**REQUIRED WORK**
Continue the account of Captain Stanley Bagg Lindsay's life, starting right after its last sentence.
PROVIDED PASSAGE Block Start
Part Two of Two
Six months after surviving the battle at St. Julien, Belgium, and the German gas attack in 1915, something entirely different brought Captain Stanley Bagg Lindsay (1889-1965) to his knees. He slipped and fell in the trenches while on active duty, and needed surgery on a hernia on his left side. He was officially declared unfit for duty and was granted sick leave to recover back home in Montreal, Quebec, for the winter.

Stanley Lindsay – winter 1916
Within months of his return to England, the hernia recurred on his right side needing immediate surgery and his health never fully recovered after that. Several bouts of influenza also plagued him throughout the war, before and after his hernias, and weakened him for the rest of his life.
He was 29 when the war ended. He returned to Montreal, but did not resume his studies at McGill University, choosing instead to follow in his father’s footsteps and become a stockbroker. His salary as a Captain had brought in an average of $142 per month during his four years of service. This translates into $3900 per month in today’s dollars. He quite possibly returned to civilian life with a decent nest egg with which to begin his new career.
Stanley’s health issues did not appear to hinder his long career as a stockbroker and eventually he became a partner at Crutchlow, Deare & Co. According to family lore, he purposefully sold off the family’s portfolio of stock investments just before the Great Crash of 1929.1 Perhaps his war experience left him with some kind of sixth sense.
Although Stanley never married, he remained close to his two brothers (and their families) and his three sisters.
Two of his sisters, Marjorie and Marguerite, had been nurses during the war with the Information Bureau,2 a Canadian Red Cross organization in London which cared for Canadian soldiers. Marguerite died young in Cartwright, Labrador, in 1926 while volunteering with the Grenfell Mission.3
Stanley lived with Marjorie and their parents at 455 Sherbrooke Street West (previously known as The Prince of Wales Terrace) until their father’s death in 1931. Then they moved with their mother into an apartment at 1009 Sherbrooke Street West until her death in 1938 and remained there until their own deaths: Marjorie in 1961 and Stanley in 1965. His eldest sister Ada lived in Vancouver with her husband Julius Griffith and their only son, Julius, who became a well known Canadian artist.4
Stanley’s two brothers – my grandfather Sydenham5 (an Anglican priest) and Lionel (a pediatrician) – provided him with ten nieces and nephews to spoil. He absolutely adored my mother Ann and showered her with his love and gifts. He must have been devastated when she died of Hodgkin’s Disease at the age of 36 in November, 1961, having lost his sister Marjorie earlier that year.
PROVIDED PASSAGE Block End
RECORD EXTRACTS Block Start
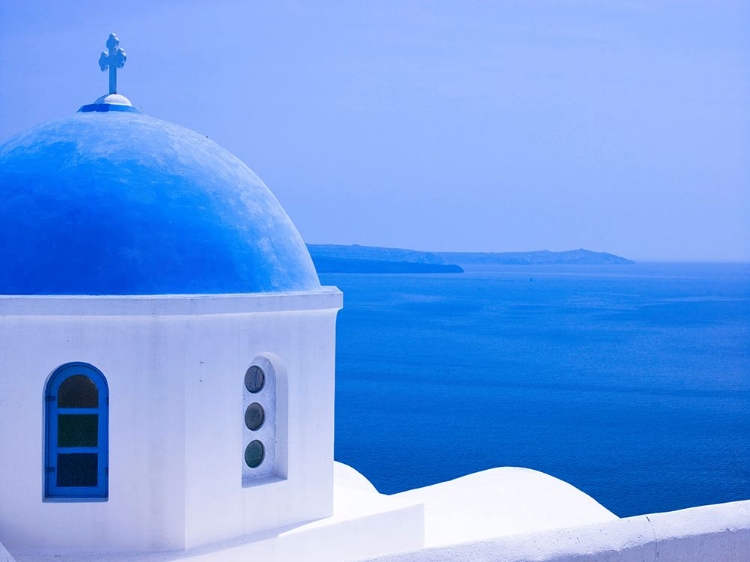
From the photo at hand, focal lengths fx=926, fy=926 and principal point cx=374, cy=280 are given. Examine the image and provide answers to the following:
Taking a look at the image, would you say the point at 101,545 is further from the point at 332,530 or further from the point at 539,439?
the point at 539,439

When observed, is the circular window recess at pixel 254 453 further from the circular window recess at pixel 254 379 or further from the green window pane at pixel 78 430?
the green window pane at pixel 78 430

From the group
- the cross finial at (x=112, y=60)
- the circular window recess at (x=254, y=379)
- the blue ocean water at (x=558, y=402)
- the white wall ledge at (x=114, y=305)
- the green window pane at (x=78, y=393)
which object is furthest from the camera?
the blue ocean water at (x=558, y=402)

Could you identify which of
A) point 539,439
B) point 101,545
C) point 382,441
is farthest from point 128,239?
RECORD EXTRACTS Block End
RECORD EXTRACTS Block Start
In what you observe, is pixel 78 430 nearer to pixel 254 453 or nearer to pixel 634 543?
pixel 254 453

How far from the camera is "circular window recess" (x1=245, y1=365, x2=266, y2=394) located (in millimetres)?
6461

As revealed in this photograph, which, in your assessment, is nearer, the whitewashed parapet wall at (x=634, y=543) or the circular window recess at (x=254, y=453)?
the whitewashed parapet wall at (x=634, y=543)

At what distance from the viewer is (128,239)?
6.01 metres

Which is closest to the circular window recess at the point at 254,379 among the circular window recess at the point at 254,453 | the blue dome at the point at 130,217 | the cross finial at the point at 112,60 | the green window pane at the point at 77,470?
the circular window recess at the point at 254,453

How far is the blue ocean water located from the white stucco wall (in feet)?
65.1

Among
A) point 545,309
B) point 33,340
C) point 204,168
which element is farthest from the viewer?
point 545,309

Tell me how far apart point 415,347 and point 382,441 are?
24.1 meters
RECORD EXTRACTS Block End
**TASK RESULT**
Stanley Lindsay (far right) at Ann’s baby’s christening party 1953
Luckily for me, he devoted his free time to the family history. I have pages upon pages of his beautifully (legible!) handwritten notes about that side of our family. All the usual dates and facts were recorded, but in a clear, more descriptive fashion.

One of his pages about his grandmother, Catherine Mitcheson Bagg, recalled a visit to her home as a boy:
“We can remember her well sitting at the front drawing room window at Fairmount with her white lace cap on, looking out at the people passing.
“We used to play in Granny’s garden. There were apple trees, especially one which was easy to climb and play house in. There was an iron bench under it, painted blue green…. There was a chestnut tree which we loved, the summer house, the white statutes of Adam and Eve with no arms, … the bleeding hearts, snowballs and lilacs … Nora the housemaid and Jessie the cook, who made good ladies fingers and sponge cakes and who we could always see through large sunken window which gave light to the kitchen.
“There were the stables, the horses, the rockaway and the brougham and Willis the coachman with white mutton chop whiskers whom we liked and who afterwards drove a wagon for Joyce the confectioner. We were very fond of Odell Comtois who did sewing…. She was practically one of the family.
“The garden became very shabby. It seemed a large garden to us. It went as far as our house which was at the corner of Milton Street. The west side adjoined the Wilson-Smith property. Long before our house was built, a large house called Tara Hall stood just north of Milton Street. Mother [Mary Heloise (Bagg) Lindsay] remembers it burning down one night when she was a child. Where the house used to stand is a street called Tara Hall.”
As well as being everyone’s favourite uncle, an excellent family historian and a successful stockbroker, Stanley belonged to several local clubs including the Canadian Club, the University Club and the Royal Montreal Golf Club.6
After almost dying at Ypres during the Great War, Stanley lived another fifty years.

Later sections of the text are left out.